··· Source document ···

Ebola outbreak spreads to remote, militia-controlled territory in Democratic Republic of Congo
LONDON -- A new case of Ebola has popped up in a remote, militia-controlled area in the eastern Democratic Republic of the Congo, hundreds of miles away from the epicenter of the yearlong outbreak.
The patient is a 70-year-old woman living in Pinga, a rural village located in Walikale territory in North Kivu province, according to a recent statement from the technical committee running the country's Ebola response and reporting directly to the president. The woman has been hospitalized in Pinga since Aug. 13 and was placed in isolation on Aug. 15. Her blood samples were sent to a laboratory in Goma, the capital of North Kivu province, and came back positive for Ebola virus disease on Aug. 17.
A rapid response team was dispatched on Sunday and traveled by road, reaching Pinga a day later. A helicopter team also arrived at the village Monday, according the technical committee, which described Pinga as an "area of insecurity and poor telephone network coverage."
Walikale is a mineral-rich territory that is largely controlled by a faction of the Mai-Mai armed group. The region is remote and difficult to access due to its poor roads and thick forest. The village of Pinga has been the site of frequent attacks by the Democratic Forces for the Liberation of Rwanda, a notorious rebel group known by its French acronym FDLR.
It's the first Ebola case to be recorded in this part of North Kivu province, far from where previous cases have been concentrated near the country's eastern border with Uganda and Rwanda. Pinga is about 95 miles northwest of Goma, a major city and transportation hub near the Rwandan border where the virus reached last month, and is more than 200 miles from Beni, a conflict-torn city near the Ugandan border that is the center of the current outbreak.

···

» Questions to answer:
(1) Answer these questions using the Ebola outbreak article:
(a) On what date did the woman's blood samples come back positive for Ebola virus disease?
(b) What largely controls Walikale territory?
(c) How far is Pinga from Beni?
(2) From the Ebola outbreak article, list every calendar date given as a month and day, along with what happened on each.
(3) Reproduce the Ebola outbreak article's text between "Walikale is a" and "the current outbreak.", inclusive.

··· Given records ···

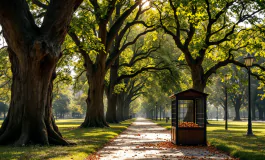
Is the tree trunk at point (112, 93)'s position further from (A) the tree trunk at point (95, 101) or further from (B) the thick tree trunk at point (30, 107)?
(B) the thick tree trunk at point (30, 107)

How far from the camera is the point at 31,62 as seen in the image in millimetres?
13352

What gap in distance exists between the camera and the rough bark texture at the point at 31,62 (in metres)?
13.2

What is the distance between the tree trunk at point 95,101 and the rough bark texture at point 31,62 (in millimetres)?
14646

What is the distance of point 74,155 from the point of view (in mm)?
10727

···

» Outputs for the tasks:
(1)
(a) Aug. 17
(b) A faction of the Mai-Mai armed group
(c) More than 200 miles

(2)
- Aug. 13: The woman was hospitalized in Pinga.
- Aug. 15: She was placed in isolation.
- Aug. 17: Her blood samples came back positive for Ebola virus disease.

(3)
Walikale is a mineral-rich territory that is largely controlled by a faction of the Mai-Mai armed group. The region is remote and difficult to access due to its poor roads and thick forest. The village of Pinga has been the site of frequent attacks by the Democratic Forces for the Liberation of Rwanda, a notorious rebel group known by its French acronym FDLR.
It's the first Ebola case to be recorded in this part of North Kivu province, far from where previous cases have been concentrated near the country's eastern border with Uganda and Rwanda. Pinga is about 95 miles northwest of Goma, a major city and transportation hub near the Rwandan border where the virus reached last month, and is more than 200 miles from Beni, a conflict-torn city near the Ugandan border that is the center of the current outbreak.